“Is that what you were looking for?” Emily eyed the scrap. It didn’t seem worth tearing the room apart.
Ysabeau’s answer was clear from the way she handled it. She carefully unfolded it to reveal a five-inch square of thick paper, both sides covered in tiny characters.
“That’s written in some kind of code,” said Sarah. She swung her zebrastriped reading glasses onto her nose from the cord around her neck to get a better look.
“Not a code—Greek.” Ysabeau’s hands trembled as she smoothed the paper flat.
“What does it say?” Sarah asked.
“Sarah!” Emily scolded. “It’s private.”
“It’s from Philippe. He saw them,” Ysabeau breathed, her eyes racing across the text. Her hand went to her mouth, relief vying with disbelief.
Sarah waited for the vampire to finish reading. It took two minutes, which was ninety seconds longer than she would have given anyone else. “Well?”
“They were with him for the holidays. ‘On the morning of the Christians’ holy celebration, I said farewell to your son. He is happy at last, mated to a woman who walks in the footsteps of the goddess and is worthy of his love,’” Ysabeau read aloud.
“Are you sure he means Matthew and Diana?” Emily found the phrasing oddly formal and vague for an exchange between husband and wife.
“Yes.
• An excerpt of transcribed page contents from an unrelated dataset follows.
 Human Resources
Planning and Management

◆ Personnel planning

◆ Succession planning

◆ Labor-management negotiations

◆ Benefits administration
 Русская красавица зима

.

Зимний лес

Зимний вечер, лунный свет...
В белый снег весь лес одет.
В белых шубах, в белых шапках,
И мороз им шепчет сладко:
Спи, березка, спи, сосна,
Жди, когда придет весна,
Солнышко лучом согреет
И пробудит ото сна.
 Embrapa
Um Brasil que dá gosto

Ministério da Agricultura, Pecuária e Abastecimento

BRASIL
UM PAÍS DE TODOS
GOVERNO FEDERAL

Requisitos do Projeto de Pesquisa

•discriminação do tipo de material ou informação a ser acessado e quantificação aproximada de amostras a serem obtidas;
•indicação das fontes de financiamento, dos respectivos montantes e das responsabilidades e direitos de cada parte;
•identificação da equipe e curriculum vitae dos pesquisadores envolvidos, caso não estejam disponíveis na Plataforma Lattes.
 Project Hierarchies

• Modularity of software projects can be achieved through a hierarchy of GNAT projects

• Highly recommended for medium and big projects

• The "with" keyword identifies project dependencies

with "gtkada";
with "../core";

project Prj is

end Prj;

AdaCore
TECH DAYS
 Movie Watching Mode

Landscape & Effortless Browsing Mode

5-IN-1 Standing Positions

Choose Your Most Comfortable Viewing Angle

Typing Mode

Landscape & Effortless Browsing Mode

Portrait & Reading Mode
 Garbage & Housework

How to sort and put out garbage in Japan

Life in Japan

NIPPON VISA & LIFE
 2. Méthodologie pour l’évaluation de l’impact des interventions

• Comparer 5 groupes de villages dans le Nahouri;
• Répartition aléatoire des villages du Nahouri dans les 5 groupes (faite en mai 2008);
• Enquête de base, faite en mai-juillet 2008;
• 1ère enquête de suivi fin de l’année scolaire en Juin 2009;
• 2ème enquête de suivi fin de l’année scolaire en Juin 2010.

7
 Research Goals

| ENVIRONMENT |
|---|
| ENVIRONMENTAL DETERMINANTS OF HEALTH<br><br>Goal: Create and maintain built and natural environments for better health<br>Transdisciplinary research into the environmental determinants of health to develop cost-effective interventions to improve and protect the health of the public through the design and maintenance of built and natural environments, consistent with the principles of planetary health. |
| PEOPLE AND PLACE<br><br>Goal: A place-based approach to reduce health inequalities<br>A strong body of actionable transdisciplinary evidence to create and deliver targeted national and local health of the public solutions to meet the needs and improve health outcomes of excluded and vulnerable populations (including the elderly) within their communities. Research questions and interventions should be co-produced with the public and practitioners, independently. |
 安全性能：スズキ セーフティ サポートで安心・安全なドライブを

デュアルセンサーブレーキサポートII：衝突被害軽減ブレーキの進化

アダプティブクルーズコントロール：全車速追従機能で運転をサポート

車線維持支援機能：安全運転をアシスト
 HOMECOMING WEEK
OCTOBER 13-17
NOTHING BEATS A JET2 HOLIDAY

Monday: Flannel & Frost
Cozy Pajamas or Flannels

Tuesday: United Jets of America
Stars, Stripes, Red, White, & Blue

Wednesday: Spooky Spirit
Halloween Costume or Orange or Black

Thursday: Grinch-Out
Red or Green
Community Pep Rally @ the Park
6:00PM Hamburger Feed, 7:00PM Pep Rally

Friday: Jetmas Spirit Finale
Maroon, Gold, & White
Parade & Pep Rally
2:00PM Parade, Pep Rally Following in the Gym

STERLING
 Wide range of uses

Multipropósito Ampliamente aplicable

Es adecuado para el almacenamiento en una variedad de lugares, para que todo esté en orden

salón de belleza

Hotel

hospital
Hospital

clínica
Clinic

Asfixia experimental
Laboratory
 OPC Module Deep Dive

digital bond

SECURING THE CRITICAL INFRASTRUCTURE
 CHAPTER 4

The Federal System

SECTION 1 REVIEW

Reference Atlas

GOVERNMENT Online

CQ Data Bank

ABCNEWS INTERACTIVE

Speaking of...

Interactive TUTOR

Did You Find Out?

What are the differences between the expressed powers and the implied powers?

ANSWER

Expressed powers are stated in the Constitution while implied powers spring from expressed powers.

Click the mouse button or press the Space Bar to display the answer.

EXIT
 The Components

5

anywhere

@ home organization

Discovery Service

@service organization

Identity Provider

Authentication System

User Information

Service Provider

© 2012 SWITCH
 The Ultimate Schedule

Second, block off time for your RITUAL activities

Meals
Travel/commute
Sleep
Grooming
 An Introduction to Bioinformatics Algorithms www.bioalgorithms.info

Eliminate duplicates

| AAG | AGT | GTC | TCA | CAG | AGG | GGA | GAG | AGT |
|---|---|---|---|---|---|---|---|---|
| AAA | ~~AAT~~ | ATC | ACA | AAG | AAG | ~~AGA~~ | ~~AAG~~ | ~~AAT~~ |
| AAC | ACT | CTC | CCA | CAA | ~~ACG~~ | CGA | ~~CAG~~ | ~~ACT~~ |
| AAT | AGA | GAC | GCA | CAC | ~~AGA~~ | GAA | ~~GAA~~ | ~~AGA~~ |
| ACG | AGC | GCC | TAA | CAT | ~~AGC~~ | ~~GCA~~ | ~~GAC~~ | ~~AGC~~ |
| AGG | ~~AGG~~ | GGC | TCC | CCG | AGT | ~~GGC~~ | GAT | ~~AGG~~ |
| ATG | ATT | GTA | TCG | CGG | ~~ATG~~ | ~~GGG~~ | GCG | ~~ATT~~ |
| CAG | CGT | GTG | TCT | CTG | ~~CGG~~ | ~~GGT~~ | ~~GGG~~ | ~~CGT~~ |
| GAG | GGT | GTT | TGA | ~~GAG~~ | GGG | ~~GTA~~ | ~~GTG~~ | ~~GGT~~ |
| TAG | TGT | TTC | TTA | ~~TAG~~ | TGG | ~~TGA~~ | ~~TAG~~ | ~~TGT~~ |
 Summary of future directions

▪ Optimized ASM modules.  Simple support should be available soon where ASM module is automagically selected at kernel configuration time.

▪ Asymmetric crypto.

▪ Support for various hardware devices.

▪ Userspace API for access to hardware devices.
Matthew was always the child we worried over, though his brothers and sisters got into far worse predicaments. My one wish was to see Matthew happy.”
“And the reference to the ‘woman who walks in the footsteps of the goddess’ is pretty clear,” Sarah agreed. “He couldn’t very well give her name and identify Diana as a witch. What if someone else had found it?”
“There is more,” Ysabeau continued. “‘Fate still has the power to surprise us, bright one. I fear there are difficult times ahead for all of us. I will do what I can, in what time remains to me, to ensure your safety and that of our children and grandchildren, those whose blessings we already enjoy and those as yet unborn.’”
Sarah swore. “Unborn, not unmade?”
“Yes,” Ysabeau whispered. “Philippe always chose his words carefully.”
“So he was trying to tell us something about Diana and Matthew.”
Ysabeau sank onto the sofa. “A long, long time ago, there were rumors about creatures who were different—immortal but powerful, too. Around the time the covenant was first signed, some claimed that a witch gave birth to a baby who wept tears of blood like a vampire. Whenever the child did so, fierce winds blew in from the sea.”
“I’ve never heard that before,” Emily said, frowning.
“It was dismissed as a myth—a story created to engender fear among creatures. Few among us now would remember, and even fewer would believe it possible.” Ysabeau touched the paper in her lap. “But Philippe knew it was true. He held the child, you see, and knew if for what it was.”
“Which was what?” Sarah said, stunned.
“A manjasang born of a witch. The poor child was starving. The witch’s family took the baby boy from her and refused to feed him blood on the grounds that if he was forced to take only milk, it would keep him from turning into one of us.”
“Surely Matthew knows this story,” Emily said. “You would have told him for his research, if not for Diana’s sake.”
Ysabeau shook her head. “It was not my tale to tell.”
“You and your secrets,” Sarah said bitterly.
“And what of your secrets, Sarah?” Ysabeau cried. “Do you really believe that the witches—creatures like Satu and Peter Knox—know nothing about this manjasang child and its mother?”
“Stop it, both of you,” Emily said sharply. “If the story is true, and other creatures know it, then Diana is in grave danger. So is Sophie.”
“Her parents were both witches, but she is a daemon,” Sarah said, thinking of the young couple who had appeared on her doorstep in New York days before Halloween. No one understood how the two daemons fit into this mystery.
“So is Sophie’s husband, but their daughter will be a witch. She and Nathaniel are further proof that we don’t understand how witches, daemons, and vampires reproduce and pass their abilities on to their children,” Emily said, worried.
“Sophie and Nathaniel aren’t the only creatures who need to stay clear of the Congregation. So do Diana and Matthew. It’s a good thing they’re safely in the past and not here.” Sarah was grim.